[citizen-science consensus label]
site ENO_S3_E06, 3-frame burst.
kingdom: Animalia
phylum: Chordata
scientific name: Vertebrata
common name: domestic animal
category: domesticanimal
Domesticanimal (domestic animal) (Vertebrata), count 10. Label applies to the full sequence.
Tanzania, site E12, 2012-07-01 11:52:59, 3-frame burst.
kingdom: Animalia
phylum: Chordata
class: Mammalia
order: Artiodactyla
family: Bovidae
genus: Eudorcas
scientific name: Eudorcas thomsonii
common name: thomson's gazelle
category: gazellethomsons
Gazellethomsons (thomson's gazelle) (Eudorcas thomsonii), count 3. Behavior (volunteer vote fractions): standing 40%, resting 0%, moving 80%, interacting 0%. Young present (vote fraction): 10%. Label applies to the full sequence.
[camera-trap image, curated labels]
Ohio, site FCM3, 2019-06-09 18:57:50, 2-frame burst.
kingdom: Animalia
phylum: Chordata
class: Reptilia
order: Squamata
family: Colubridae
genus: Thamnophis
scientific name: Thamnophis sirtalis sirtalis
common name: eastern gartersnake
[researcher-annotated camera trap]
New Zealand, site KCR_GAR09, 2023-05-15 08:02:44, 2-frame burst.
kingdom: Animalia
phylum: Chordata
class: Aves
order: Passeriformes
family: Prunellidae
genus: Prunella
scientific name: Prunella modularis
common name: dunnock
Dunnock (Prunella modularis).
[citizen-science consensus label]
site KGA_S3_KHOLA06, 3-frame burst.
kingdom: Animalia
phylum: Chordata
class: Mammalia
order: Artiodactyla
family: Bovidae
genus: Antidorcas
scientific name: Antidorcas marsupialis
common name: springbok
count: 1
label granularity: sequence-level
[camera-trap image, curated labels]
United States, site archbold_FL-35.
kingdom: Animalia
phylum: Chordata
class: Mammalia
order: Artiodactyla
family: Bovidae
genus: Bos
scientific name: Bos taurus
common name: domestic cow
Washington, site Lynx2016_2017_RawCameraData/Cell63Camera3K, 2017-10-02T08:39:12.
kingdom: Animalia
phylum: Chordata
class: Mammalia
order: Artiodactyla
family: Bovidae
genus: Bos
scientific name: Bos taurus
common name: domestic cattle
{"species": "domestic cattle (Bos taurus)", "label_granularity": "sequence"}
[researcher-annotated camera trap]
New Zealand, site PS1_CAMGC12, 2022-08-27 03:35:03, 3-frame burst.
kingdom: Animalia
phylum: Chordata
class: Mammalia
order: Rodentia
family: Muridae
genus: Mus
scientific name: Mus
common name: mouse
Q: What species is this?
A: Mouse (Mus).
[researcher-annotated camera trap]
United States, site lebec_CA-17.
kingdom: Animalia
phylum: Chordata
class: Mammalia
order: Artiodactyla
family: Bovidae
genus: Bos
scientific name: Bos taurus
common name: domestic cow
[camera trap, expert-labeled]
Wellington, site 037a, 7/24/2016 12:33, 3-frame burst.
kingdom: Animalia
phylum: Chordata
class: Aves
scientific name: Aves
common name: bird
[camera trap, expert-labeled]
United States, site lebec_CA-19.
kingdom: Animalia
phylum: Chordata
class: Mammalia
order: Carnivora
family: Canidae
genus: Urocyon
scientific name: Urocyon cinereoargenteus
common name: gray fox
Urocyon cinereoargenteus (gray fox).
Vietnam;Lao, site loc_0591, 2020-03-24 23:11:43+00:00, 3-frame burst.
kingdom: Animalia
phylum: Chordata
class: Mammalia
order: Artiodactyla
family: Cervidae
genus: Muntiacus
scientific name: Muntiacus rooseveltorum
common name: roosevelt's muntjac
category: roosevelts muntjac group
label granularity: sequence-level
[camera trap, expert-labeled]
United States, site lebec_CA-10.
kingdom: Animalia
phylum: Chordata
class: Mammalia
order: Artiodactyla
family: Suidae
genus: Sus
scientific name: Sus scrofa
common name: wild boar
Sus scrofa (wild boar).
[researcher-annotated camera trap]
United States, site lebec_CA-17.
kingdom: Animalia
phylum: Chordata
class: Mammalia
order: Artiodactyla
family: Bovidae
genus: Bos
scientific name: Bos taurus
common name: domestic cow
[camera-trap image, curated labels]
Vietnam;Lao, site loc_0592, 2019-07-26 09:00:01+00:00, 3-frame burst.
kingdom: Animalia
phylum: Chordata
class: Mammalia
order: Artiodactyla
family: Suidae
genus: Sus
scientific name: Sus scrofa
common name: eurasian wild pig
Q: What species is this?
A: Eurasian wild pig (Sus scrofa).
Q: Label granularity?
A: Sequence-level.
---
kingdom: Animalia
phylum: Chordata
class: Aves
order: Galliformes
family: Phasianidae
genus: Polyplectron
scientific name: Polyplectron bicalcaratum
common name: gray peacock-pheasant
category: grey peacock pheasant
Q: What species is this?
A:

+ + + +

### THE TASK
What is needed is an exact copy of every entry above.

### ANSWER BELOW
[citizen-science consensus label]
site ENO_S3_E06, 3-frame burst.
kingdom: Animalia
phylum: Chordata
scientific name: Vertebrata
common name: domestic animal
category: domesticanimal
Domesticanimal (domestic animal) (Vertebrata), count 10. Label applies to the full sequence.
Tanzania, site E12, 2012-07-01 11:52:59, 3-frame burst.
kingdom: Animalia
phylum: Chordata
class: Mammalia
order: Artiodactyla
family: Bovidae
genus: Eudorcas
scientific name: Eudorcas thomsonii
common name: thomson's gazelle
category: gazellethomsons
Gazellethomsons (thomson's gazelle) (Eudorcas thomsonii), count 3. Behavior (volunteer vote fractions): standing 40%, resting 0%, moving 80%, interacting 0%. Young present (vote fraction): 10%. Label applies to the full sequence.
[camera-trap image, curated labels]
Ohio, site FCM3, 2019-06-09 18:57:50, 2-frame burst.
kingdom: Animalia
phylum: Chordata
class: Reptilia
order: Squamata
family: Colubridae
genus: Thamnophis
scientific name: Thamnophis sirtalis sirtalis
common name: eastern gartersnake
[researcher-annotated camera trap]
New Zealand, site KCR_GAR09, 2023-05-15 08:02:44, 2-frame burst.
kingdom: Animalia
phylum: Chordata
class: Aves
order: Passeriformes
family: Prunellidae
genus: Prunella
scientific name: Prunella modularis
common name: dunnock
Dunnock (Prunella modularis).
[citizen-science consensus label]
site KGA_S3_KHOLA06, 3-frame burst.
kingdom: Animalia
phylum: Chordata
class: Mammalia
order: Artiodactyla
family: Bovidae
genus: Antidorcas
scientific name: Antidorcas marsupialis
common name: springbok
count: 1
label granularity: sequence-level
[camera-trap image, curated labels]
United States, site archbold_FL-35.
kingdom: Animalia
phylum: Chordata
class: Mammalia
order: Artiodactyla
family: Bovidae
genus: Bos
scientific name: Bos taurus
common name: domestic cow
Washington, site Lynx2016_2017_RawCameraData/Cell63Camera3K, 2017-10-02T08:39:12.
kingdom: Animalia
phylum: Chordata
class: Mammalia
order: Artiodactyla
family: Bovidae
genus: Bos
scientific name: Bos taurus
common name: domestic cattle
{"species": "domestic cattle (Bos taurus)", "label_granularity": "sequence"}
[researcher-annotated camera trap]
New Zealand, site PS1_CAMGC12, 2022-08-27 03:35:03, 3-frame burst.
kingdom: Animalia
phylum: Chordata
class: Mammalia
order: Rodentia
family: Muridae
genus: Mus
scientific name: Mus
common name: mouse
Q: What species is this?
A: Mouse (Mus).
[researcher-annotated camera trap]
United States, site lebec_CA-17.
kingdom: Animalia
phylum: Chordata
class: Mammalia
order: Artiodactyla
family: Bovidae
genus: Bos
scientific name: Bos taurus
common name: domestic cow
[camera trap, expert-labeled]
Wellington, site 037a, 7/24/2016 12:33, 3-frame burst.
kingdom: Animalia
phylum: Chordata
class: Aves
scientific name: Aves
common name: bird
[camera trap, expert-labeled]
United States, site lebec_CA-19.
kingdom: Animalia
phylum: Chordata
class: Mammalia
order: Carnivora
family: Canidae
genus: Urocyon
scientific name: Urocyon cinereoargenteus
common name: gray fox
Urocyon cinereoargenteus (gray fox).
Vietnam;Lao, site loc_0591, 2020-03-24 23:11:43+00:00, 3-frame burst.
kingdom: Animalia
phylum: Chordata
class: Mammalia
order: Artiodactyla
family: Cervidae
genus: Muntiacus
scientific name: Muntiacus rooseveltorum
common name: roosevelt's muntjac
category: roosevelts muntjac group
label granularity: sequence-level
[camera trap, expert-labeled]
United States, site lebec_CA-10.
kingdom: Animalia
phylum: Chordata
class: Mammalia
order: Artiodactyla
family: Suidae
genus: Sus
scientific name: Sus scrofa
common name: wild boar
Sus scrofa (wild boar).
[researcher-annotated camera trap]
United States, site lebec_CA-17.
kingdom: Animalia
phylum: Chordata
class: Mammalia
order: Artiodactyla
family: Bovidae
genus: Bos
scientific name: Bos taurus
common name: domestic cow
[camera-trap image, curated labels]
Vietnam;Lao, site loc_0592, 2019-07-26 09:00:01+00:00, 3-frame burst.
kingdom: Animalia
phylum: Chordata
class: Mammalia
order: Artiodactyla
family: Suidae
genus: Sus
scientific name: Sus scrofa
common name: eurasian wild pig
Q: What species is this?
A: Eurasian wild pig (Sus scrofa).
Q: Label granularity?
A: Sequence-level.
---
kingdom: Animalia
phylum: Chordata
class: Aves
order: Galliformes
family: Phasianidae
genus: Polyplectron
scientific name: Polyplectron bicalcaratum
common name: gray peacock-pheasant
category: grey peacock pheasant
Q: What species is this?
A:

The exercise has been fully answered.